Monitoring Within the Enterprise Network
Most businesses rely on communication and collaboration tools like email, Zoom, Teams, etc. So, staying connected over a reliable network can go a long way to increase efficiency and security in the day to day business.
A corporate network that connects geographically dispersed users, from areas that could be anywhere in the world, is called an Enterprise WAN. Every enterprise has special use cases for certain network designs that meet the specific needs of the individual business.
Typically, the selection of the underlying network design/technology is based on the need to
- Improve connectivity between the enterprise branches at a lower cost per Mbps as traffic increases
- Have high quality, low latency access to main SaaS providers and public clouds
- Have high quality, low latency access to internal applications hosted on an on-premise datacenter or private cloud
- Be able to use several service providers for connectivity for resilience and best of breed choices
Let’s have a look at some of the most popular technologies used in enterprise WAN. Depending on the size and nature of the business, an organization may resort to one or a combination of these underlying network technologies in place.
1. Multi-Protocol Label Switching (MPLS)
MPLS is a dedicated private network provided to enterprises by operators. It is a data transport mechanism that is designed to increase speed and reduce memory overhead in extremely large networks, such as within global WAN service providers.
Instead of routing packets based on IPv4 or IPv6, as is the case with most enterprise network designs, MPLS uses fewer complex labels to route traffic to its intended destination. Also, when there are multiple applications being accessed over the network in an organization, MPLS allows prioritizing one type of application over the other by entering different QoS information in the packet label.
Image 1: MPLS Schema
Major drawbacks of MPLS include expensiveness and longer time to deploy/provision it within the office network.
2. Software-Defined Wide Area Network (SD-WAN)
A software-defined wide area network is a software approach to manage wide-area networks. It offers ease of deployment, central manageability, and can improve connectivity to branch offices and the cloud.
SD-WAN solutions enable flexible pathways depending on individual application requirements. It prevents congestion spots from being created by diverting the traffic to alternate less-busy channels. This ensures a reliable flow of data transfer, instead of making it vulnerable to getting lost, dropped, or blocked.

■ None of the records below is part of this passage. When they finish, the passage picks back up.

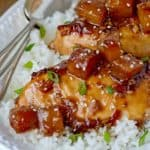 This easy, baked Sweet and Tangy Tahitian Chicken,goes together in a flash for an easy 45 minute oven to table meal!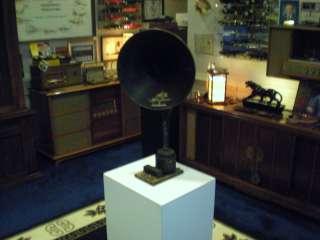 MAGNAVOX R 3 ANTIQUE RADIO LOUDSPEAKER SPEAKER CIRCA 1923 MUSEUM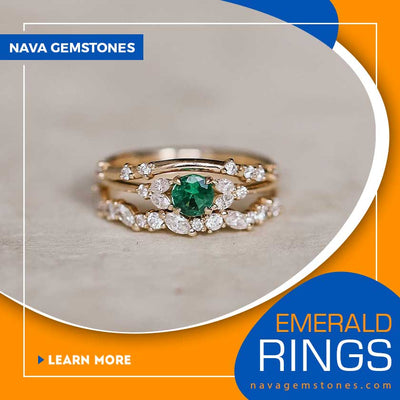 Get Only These Radiantly Beautiful Emerald Rings From Nava Gemstones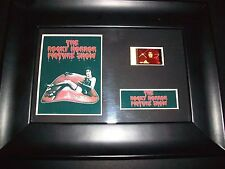 Rocky Horror Picture Show Framed Movie Film Cell Memorabilia - Compliments dvd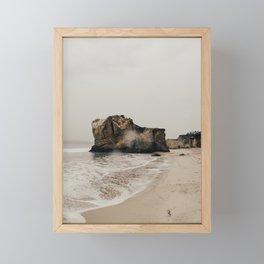 stormy / malibu, ca Framed Mini Art Print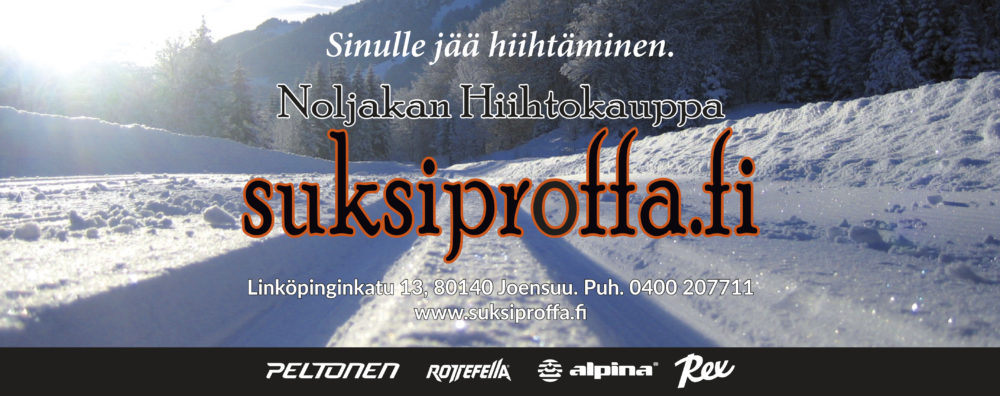 Suksiproffa.fi
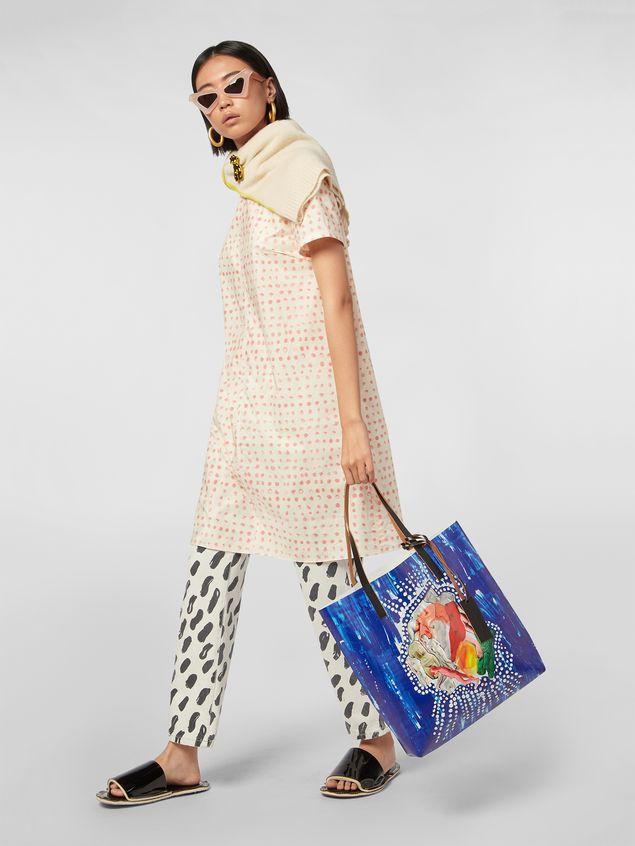 Marni SHOPPING bag in PVC with Estia print Woman - 2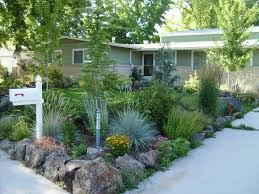 Front Curb Appeal - small front yard landscaping ideas no grass curb appeal garden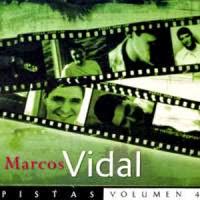 Marcos Vidal-Pistas-Vol 4-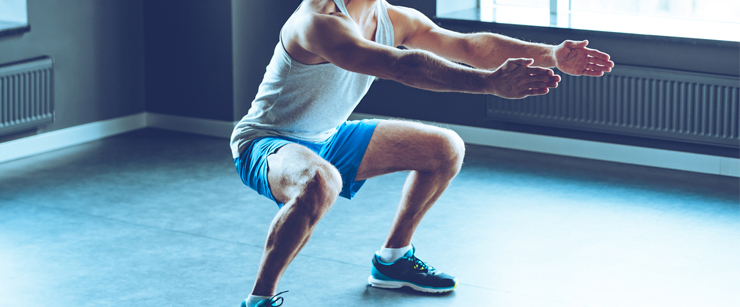 exercises-for-gym-newbies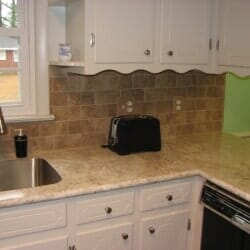 Luxury kitchen renovations by Richie Ballance Flooring & Tile_ (74)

Image 2: SD-WAN Implementation
It is less expensive than MPLS.
3. Direct Internet Access (DIA)
DIA gives the enterprise a dedicated link to the internet i.e., to the ISP and not to the other branches of the organization as in the case of MPLS. The connection and bandwidth are not shared with others.
Image 3: DIA Schema
While DIA is cheaper, there can be a lot of security concerns in this case and organizations may choose to have a VPN set up to mitigate this issue only to a certain extent.
With all the complexities involved, it becomes extremely important to monitor the health of the network to ensure seamless reachability to different applications (be it SaaS or internal app) and connectivity within an organization.
Recently, one of our larger enterprise customers reached out to us with a problem, the employees of the organization noticed that accessing a specific application to download files took longer than usual and they were unable to identify the root cause.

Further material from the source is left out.